**DATA TO USE:**
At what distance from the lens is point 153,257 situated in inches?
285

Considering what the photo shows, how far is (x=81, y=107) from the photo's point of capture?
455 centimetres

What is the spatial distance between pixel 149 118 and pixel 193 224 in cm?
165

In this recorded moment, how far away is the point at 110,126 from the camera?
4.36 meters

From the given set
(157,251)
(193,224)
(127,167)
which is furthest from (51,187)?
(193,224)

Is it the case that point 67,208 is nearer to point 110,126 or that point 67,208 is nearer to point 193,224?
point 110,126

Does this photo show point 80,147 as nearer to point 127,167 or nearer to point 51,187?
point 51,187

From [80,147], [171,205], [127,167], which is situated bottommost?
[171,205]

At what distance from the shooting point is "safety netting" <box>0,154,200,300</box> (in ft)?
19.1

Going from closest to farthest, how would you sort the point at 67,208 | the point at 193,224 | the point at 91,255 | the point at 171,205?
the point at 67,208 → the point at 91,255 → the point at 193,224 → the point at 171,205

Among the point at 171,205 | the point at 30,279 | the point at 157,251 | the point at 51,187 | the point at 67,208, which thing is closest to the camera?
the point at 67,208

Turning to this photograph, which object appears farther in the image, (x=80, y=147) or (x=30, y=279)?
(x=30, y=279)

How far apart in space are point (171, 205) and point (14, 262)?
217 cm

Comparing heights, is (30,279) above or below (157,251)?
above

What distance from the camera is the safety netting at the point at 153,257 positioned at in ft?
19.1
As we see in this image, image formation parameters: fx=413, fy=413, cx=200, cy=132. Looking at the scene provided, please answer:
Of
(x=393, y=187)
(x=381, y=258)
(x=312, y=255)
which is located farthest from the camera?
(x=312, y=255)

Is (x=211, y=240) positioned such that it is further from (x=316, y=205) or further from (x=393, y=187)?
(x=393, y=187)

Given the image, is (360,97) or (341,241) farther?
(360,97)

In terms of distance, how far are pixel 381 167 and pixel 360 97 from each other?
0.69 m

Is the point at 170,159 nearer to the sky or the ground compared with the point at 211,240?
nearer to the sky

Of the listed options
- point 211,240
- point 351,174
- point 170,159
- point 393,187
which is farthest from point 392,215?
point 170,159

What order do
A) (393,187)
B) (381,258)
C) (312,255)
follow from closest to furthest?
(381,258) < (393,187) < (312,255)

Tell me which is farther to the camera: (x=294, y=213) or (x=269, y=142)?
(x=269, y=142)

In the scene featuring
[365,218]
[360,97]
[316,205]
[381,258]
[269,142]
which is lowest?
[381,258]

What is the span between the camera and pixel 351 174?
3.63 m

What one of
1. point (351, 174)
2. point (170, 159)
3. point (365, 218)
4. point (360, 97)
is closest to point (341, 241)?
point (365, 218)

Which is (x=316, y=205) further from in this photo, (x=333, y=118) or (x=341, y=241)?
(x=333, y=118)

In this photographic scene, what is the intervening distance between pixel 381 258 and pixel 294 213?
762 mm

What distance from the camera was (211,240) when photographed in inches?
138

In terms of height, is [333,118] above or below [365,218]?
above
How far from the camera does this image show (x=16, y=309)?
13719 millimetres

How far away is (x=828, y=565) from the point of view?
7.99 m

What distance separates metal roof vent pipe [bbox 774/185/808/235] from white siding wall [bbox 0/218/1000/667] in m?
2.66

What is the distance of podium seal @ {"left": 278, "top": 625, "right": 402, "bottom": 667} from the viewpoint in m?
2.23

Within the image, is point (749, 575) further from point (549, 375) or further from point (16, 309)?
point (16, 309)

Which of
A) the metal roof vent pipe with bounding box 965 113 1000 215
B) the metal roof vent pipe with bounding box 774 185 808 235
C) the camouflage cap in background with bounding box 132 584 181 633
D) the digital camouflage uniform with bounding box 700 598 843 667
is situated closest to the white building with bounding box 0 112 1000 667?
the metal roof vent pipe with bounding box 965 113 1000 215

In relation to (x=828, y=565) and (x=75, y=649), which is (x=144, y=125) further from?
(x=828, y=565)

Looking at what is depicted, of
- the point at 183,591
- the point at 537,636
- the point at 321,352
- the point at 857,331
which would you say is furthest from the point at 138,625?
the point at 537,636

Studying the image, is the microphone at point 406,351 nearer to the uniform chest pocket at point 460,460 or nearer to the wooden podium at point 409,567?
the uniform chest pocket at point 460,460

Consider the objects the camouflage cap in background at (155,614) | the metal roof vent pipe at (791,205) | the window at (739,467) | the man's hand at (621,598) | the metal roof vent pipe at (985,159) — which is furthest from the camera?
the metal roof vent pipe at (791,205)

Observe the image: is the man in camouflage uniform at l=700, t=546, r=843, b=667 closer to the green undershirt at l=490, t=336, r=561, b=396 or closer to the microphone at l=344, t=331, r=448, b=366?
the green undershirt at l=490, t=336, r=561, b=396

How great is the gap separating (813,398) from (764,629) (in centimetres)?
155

**WHAT TO WORK ON:**
Pull out each record as written and restate it exactly.

**PROBLEM SOLUTION:**
At what distance from the lens is point 153,257 situated in inches?
285

Considering what the photo shows, how far is (x=81, y=107) from the photo's point of capture?
455 centimetres

What is the spatial distance between pixel 149 118 and pixel 193 224 in cm?
165

In this recorded moment, how far away is the point at 110,126 from the camera?
4.36 meters

From the given set
(157,251)
(193,224)
(127,167)
which is furthest from (51,187)?
(193,224)

Is it the case that point 67,208 is nearer to point 110,126 or that point 67,208 is nearer to point 193,224?
point 110,126

Does this photo show point 80,147 as nearer to point 127,167 or nearer to point 51,187?
point 51,187

From [80,147], [171,205], [127,167], which is situated bottommost?
[171,205]

At what distance from the shooting point is "safety netting" <box>0,154,200,300</box> (in ft)?
19.1

Going from closest to farthest, how would you sort the point at 67,208 | the point at 193,224 | the point at 91,255 | the point at 171,205?
the point at 67,208 → the point at 91,255 → the point at 193,224 → the point at 171,205

Among the point at 171,205 | the point at 30,279 | the point at 157,251 | the point at 51,187 | the point at 67,208, which thing is closest to the camera?
the point at 67,208

Turning to this photograph, which object appears farther in the image, (x=80, y=147) or (x=30, y=279)?
(x=30, y=279)

How far apart in space are point (171, 205) and point (14, 262)?
217 cm

Comparing heights, is (30,279) above or below (157,251)?
above

What distance from the camera is the safety netting at the point at 153,257 positioned at in ft?
19.1
As we see in this image, image formation parameters: fx=413, fy=413, cx=200, cy=132. Looking at the scene provided, please answer:
Of
(x=393, y=187)
(x=381, y=258)
(x=312, y=255)
which is located farthest from the camera?
(x=312, y=255)

Is (x=211, y=240) positioned such that it is further from (x=316, y=205) or further from (x=393, y=187)?
(x=393, y=187)

Given the image, is (360,97) or (341,241) farther?
(360,97)

In terms of distance, how far are pixel 381 167 and pixel 360 97 from each other?
0.69 m

Is the point at 170,159 nearer to the sky or the ground compared with the point at 211,240?
nearer to the sky

Of the listed options
- point 211,240
- point 351,174
- point 170,159
- point 393,187
which is farthest from point 392,215?
point 170,159

What order do
A) (393,187)
B) (381,258)
C) (312,255)
follow from closest to furthest?
(381,258) < (393,187) < (312,255)

Tell me which is farther to the camera: (x=294, y=213) or (x=269, y=142)?
(x=269, y=142)

In the scene featuring
[365,218]
[360,97]
[316,205]
[381,258]
[269,142]
which is lowest?
[381,258]

What is the span between the camera and pixel 351 174?
3.63 m

What one of
1. point (351, 174)
2. point (170, 159)
3. point (365, 218)
4. point (360, 97)
is closest to point (341, 241)?
point (365, 218)

Which is (x=316, y=205) further from in this photo, (x=333, y=118) or (x=341, y=241)?
(x=333, y=118)

In this photographic scene, what is the intervening distance between pixel 381 258 and pixel 294 213?
762 mm

What distance from the camera was (211,240) when photographed in inches?
138

In terms of height, is [333,118] above or below [365,218]?
above
How far from the camera does this image show (x=16, y=309)?
13719 millimetres

How far away is (x=828, y=565) from the point of view?
7.99 m

What distance separates metal roof vent pipe [bbox 774/185/808/235] from white siding wall [bbox 0/218/1000/667] in m?
2.66

What is the distance of podium seal @ {"left": 278, "top": 625, "right": 402, "bottom": 667} from the viewpoint in m?
2.23

Within the image, is point (749, 575) further from point (549, 375) or further from point (16, 309)?
point (16, 309)

Which of
A) the metal roof vent pipe with bounding box 965 113 1000 215
B) the metal roof vent pipe with bounding box 774 185 808 235
C) the camouflage cap in background with bounding box 132 584 181 633
D) the digital camouflage uniform with bounding box 700 598 843 667
is situated closest to the white building with bounding box 0 112 1000 667?
the metal roof vent pipe with bounding box 965 113 1000 215

In relation to (x=828, y=565) and (x=75, y=649), which is (x=144, y=125) further from?
(x=828, y=565)

Looking at what is depicted, of
- the point at 183,591
- the point at 537,636
- the point at 321,352
- the point at 857,331
which would you say is furthest from the point at 138,625?
the point at 537,636

Studying the image, is the microphone at point 406,351 nearer to the uniform chest pocket at point 460,460 or nearer to the wooden podium at point 409,567?
the uniform chest pocket at point 460,460

Consider the objects the camouflage cap in background at (155,614) | the metal roof vent pipe at (791,205) | the window at (739,467) | the man's hand at (621,598) | the metal roof vent pipe at (985,159) — which is furthest from the camera?
the metal roof vent pipe at (791,205)

Observe the image: is the man in camouflage uniform at l=700, t=546, r=843, b=667 closer to the green undershirt at l=490, t=336, r=561, b=396 or closer to the microphone at l=344, t=331, r=448, b=366?
the green undershirt at l=490, t=336, r=561, b=396

How great is the gap separating (813,398) from (764,629) (in centimetres)?
155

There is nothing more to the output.